- _Activity_
Exact copy, no pictures: repeat the data that follows.

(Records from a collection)
☆ ☆ ☆ ☆

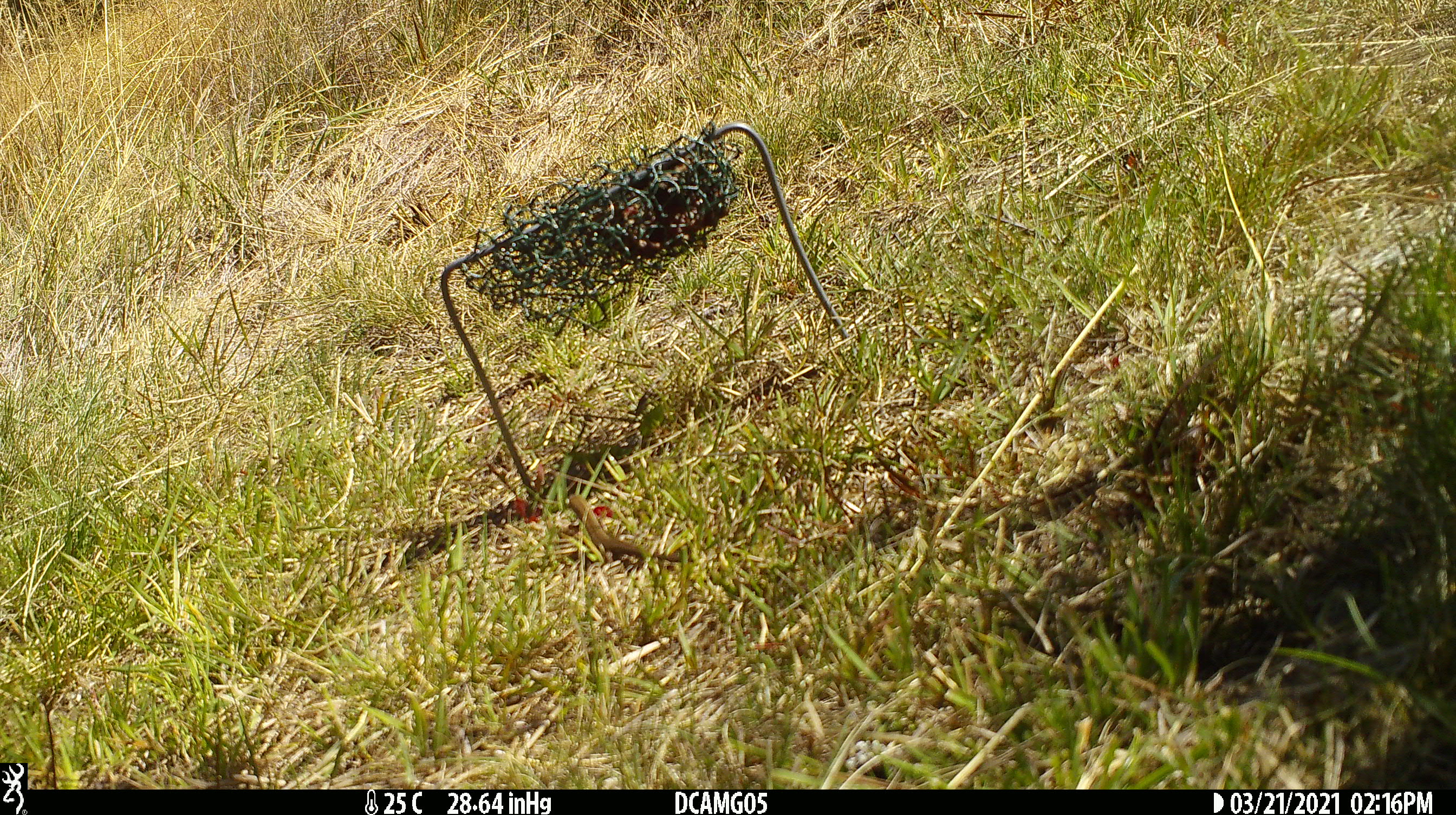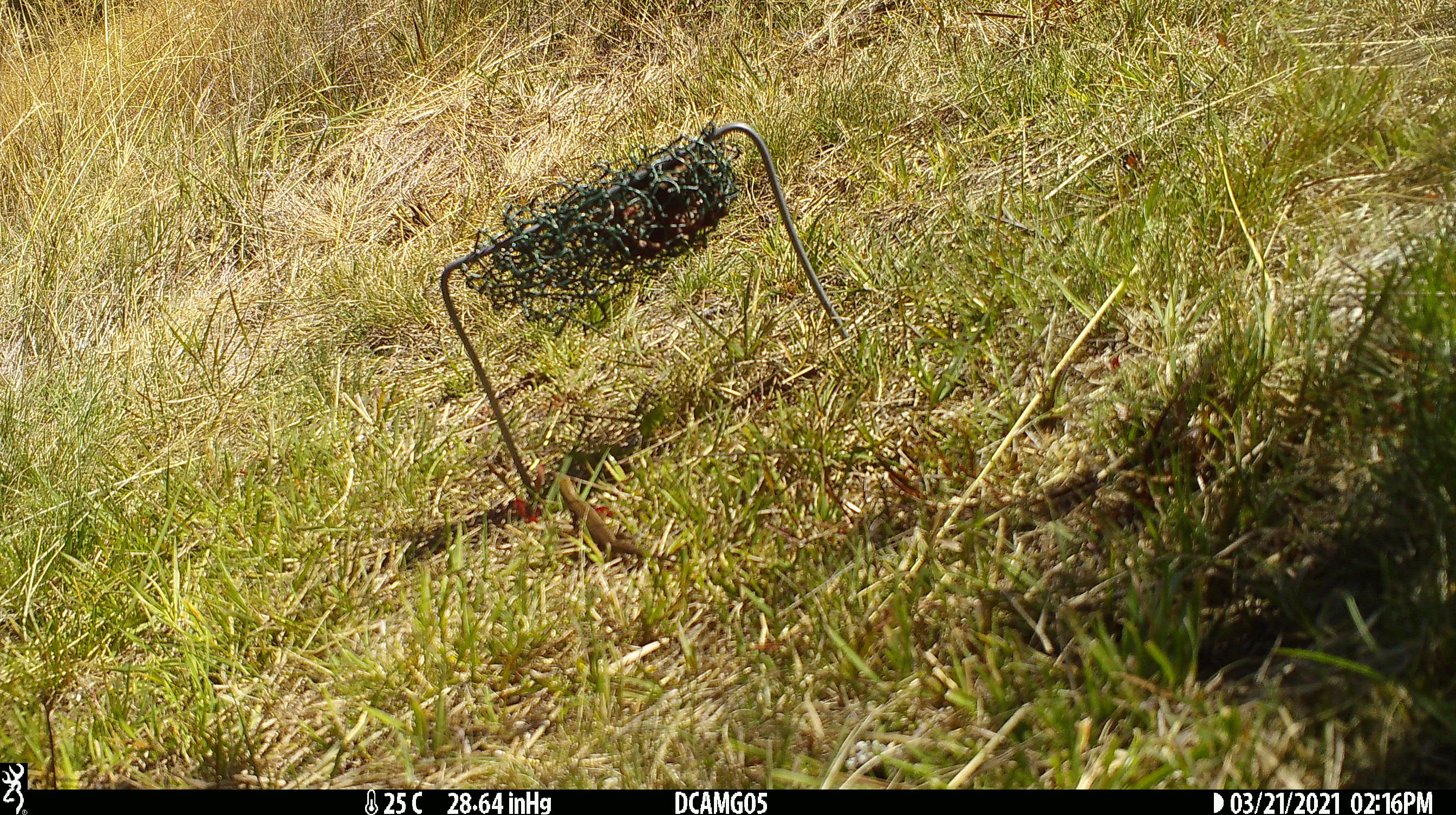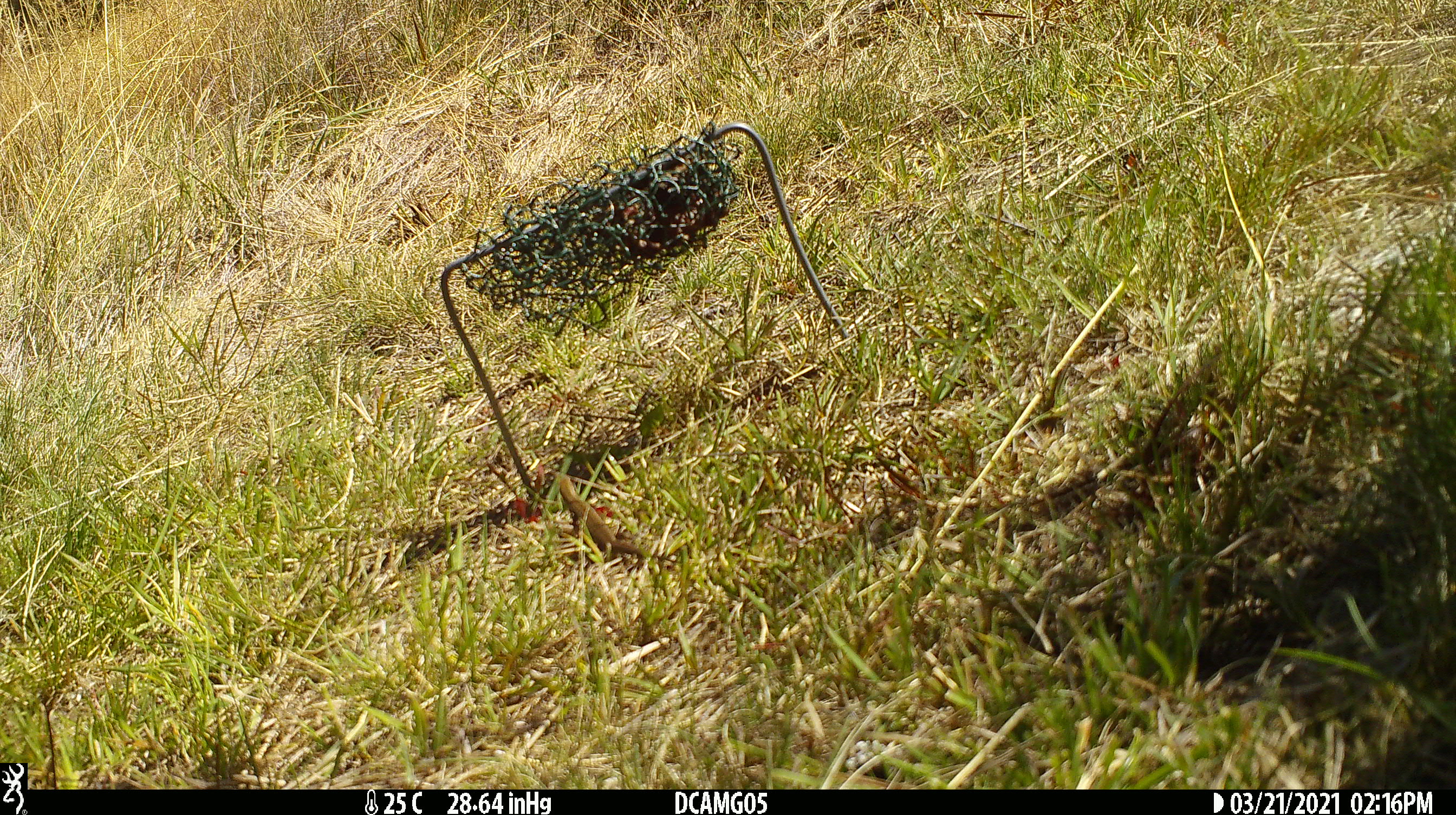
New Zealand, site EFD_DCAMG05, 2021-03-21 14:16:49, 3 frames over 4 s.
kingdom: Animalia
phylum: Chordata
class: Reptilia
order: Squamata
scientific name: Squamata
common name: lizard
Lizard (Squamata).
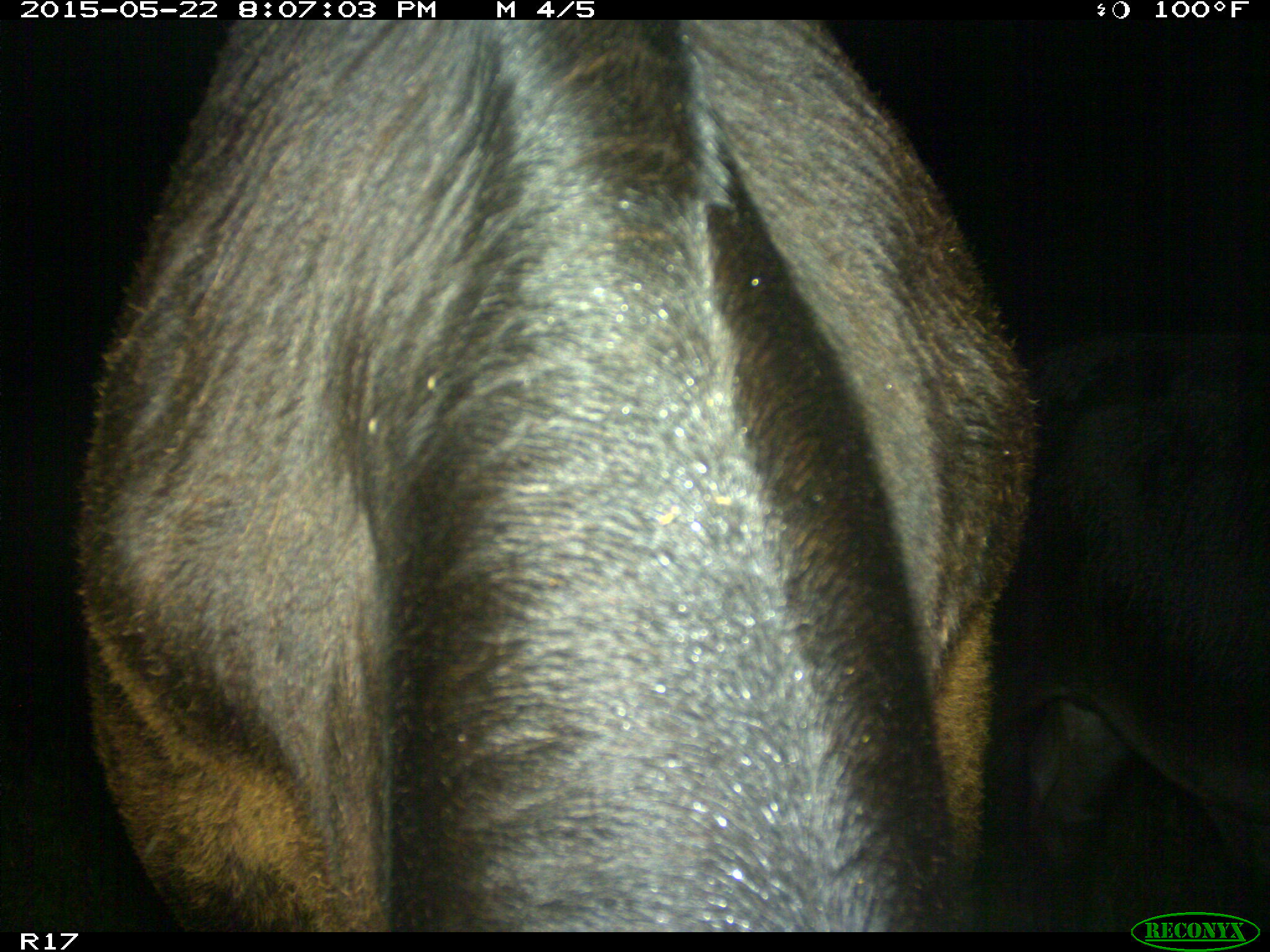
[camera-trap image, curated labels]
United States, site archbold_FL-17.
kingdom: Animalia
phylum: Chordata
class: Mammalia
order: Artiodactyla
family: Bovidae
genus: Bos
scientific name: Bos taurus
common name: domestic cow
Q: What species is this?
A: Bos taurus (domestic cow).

☆ ☆ ☆ ☆

- _Exercise result_
New Zealand, site EFD_DCAMG05, 2021-03-21 14:16:49, 3 frames over 4 s.
kingdom: Animalia
phylum: Chordata
class: Reptilia
order: Squamata
scientific name: Squamata
common name: lizard
Lizard (Squamata).
[camera-trap image, curated labels]
United States, site archbold_FL-17.
kingdom: Animalia
phylum: Chordata
class: Mammalia
order: Artiodactyla
family: Bovidae
genus: Bos
scientific name: Bos taurus
common name: domestic cow
Q: What species is this?
A: Bos taurus (domestic cow).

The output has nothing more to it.